I'll shortly get to the surprising new features for the i-Phone, embedded in the fall's upcoming iOS 12 update, but first, some important background.

Even though it hasn't officially been called an addiction yet, you likely have one when it comes to the use of your mobile device and the resultant drain on your presence in the moment, unfortunately. Research shows the average person now spends more than four hours engaging with a mobile phone and tablet screens a day--on average over 25 percent of their waking hours.

Hey, I'm not casting stones, I'm right there with you. Device use is a choice, one which I need to get better at too.

But let me employ some victim mentality for us all by reminding you that The Great Tech companies planned it this way. Ex-Facebook VP of User Growth, Chamath Palihapitiya told a Stanford University crowd that "the short-term dopamine-driven feedback loops we've created pose a threat to society as a whole." In an interview with Axiox, Facebook's first president, Sean Parker, described the key to the company's growth as constantly considering the question, "How do we consume as much of your time and conscious attention as possible?"

This doesn't make Facebook evil by any means, just good at what they do.

That's why it was so surprising when Apple recently announced new features for iOS 12 to help reduce screen time and limit interruptions.

Parental controls aren't new. But controls for the parents themselves (and all adults) are.

The features include an enhanced Do Not Disturb Bedtime mode that dims lights and turns off notifications. The mode can be applied to any time that's desired to be distraction free like meetings or dinners. Apple has also enrolled Siri to help give smart suggestions based on phone use for how to better manage how notifications are delivered.
:::::
#### Exercises to complete
(1) In the iOS 12 article, what does the enhanced Do Not Disturb Bedtime mode do?
(2) Summarize the iOS 12 article in two sentences.
(3) Translate this sentence from the iOS 12 article into Spanish: "The mode can be applied to any time that's desired to be distraction free like meetings or dinners."
:::::
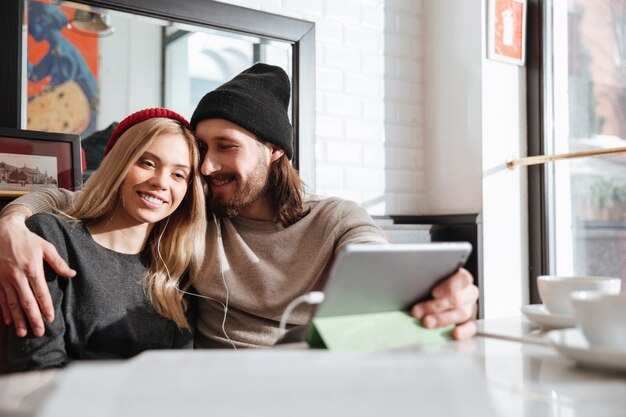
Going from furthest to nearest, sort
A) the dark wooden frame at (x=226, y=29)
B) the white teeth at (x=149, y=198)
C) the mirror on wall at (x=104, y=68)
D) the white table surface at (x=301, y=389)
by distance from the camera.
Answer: the mirror on wall at (x=104, y=68) → the dark wooden frame at (x=226, y=29) → the white teeth at (x=149, y=198) → the white table surface at (x=301, y=389)

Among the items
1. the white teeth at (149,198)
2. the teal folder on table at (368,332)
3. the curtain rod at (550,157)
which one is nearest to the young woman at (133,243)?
the white teeth at (149,198)

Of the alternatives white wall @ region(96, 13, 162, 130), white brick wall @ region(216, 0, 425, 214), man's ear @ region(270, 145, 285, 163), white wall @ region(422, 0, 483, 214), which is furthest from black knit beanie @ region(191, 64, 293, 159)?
white wall @ region(96, 13, 162, 130)

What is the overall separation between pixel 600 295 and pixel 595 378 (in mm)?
104

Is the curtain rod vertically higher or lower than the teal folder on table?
higher

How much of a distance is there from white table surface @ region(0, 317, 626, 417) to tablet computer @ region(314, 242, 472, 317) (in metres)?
0.11

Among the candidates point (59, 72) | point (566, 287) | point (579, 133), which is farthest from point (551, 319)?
point (59, 72)

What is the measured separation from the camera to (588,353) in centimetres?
65

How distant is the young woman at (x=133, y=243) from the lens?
4.42ft

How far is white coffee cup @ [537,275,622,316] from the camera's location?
0.87 meters

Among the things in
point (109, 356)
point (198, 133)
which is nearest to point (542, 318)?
point (109, 356)

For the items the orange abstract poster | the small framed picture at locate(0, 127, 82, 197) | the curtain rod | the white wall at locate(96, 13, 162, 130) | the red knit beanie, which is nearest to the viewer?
the red knit beanie

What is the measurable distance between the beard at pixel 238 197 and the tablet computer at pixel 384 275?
90 centimetres

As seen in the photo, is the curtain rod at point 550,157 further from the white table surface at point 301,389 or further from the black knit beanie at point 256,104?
the white table surface at point 301,389

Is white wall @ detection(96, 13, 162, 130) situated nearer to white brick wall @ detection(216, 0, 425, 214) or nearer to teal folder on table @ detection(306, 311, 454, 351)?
white brick wall @ detection(216, 0, 425, 214)
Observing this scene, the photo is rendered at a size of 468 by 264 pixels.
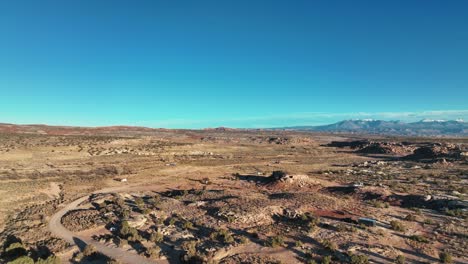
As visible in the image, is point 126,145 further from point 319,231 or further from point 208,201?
point 319,231

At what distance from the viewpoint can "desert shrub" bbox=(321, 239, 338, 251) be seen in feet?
67.6

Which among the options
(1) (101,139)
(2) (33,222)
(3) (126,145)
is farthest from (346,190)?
(1) (101,139)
:::::
#### Solutions
(1) It dims lights and turns off notifications.

(2) Research shows the average person spends more than four hours a day on phone and tablet screens, and former Facebook leaders have said the company was built to consume as much of users' time and attention as possible. Against that background, Apple surprised many by announcing iOS 12 features meant to reduce screen time and limit interruptions for adults, including an enhanced Do Not Disturb Bedtime mode and smart suggestions from Siri for managing notifications.

(3) El modo se puede aplicar a cualquier momento que se desee libre de distracciones, como reuniones o cenas.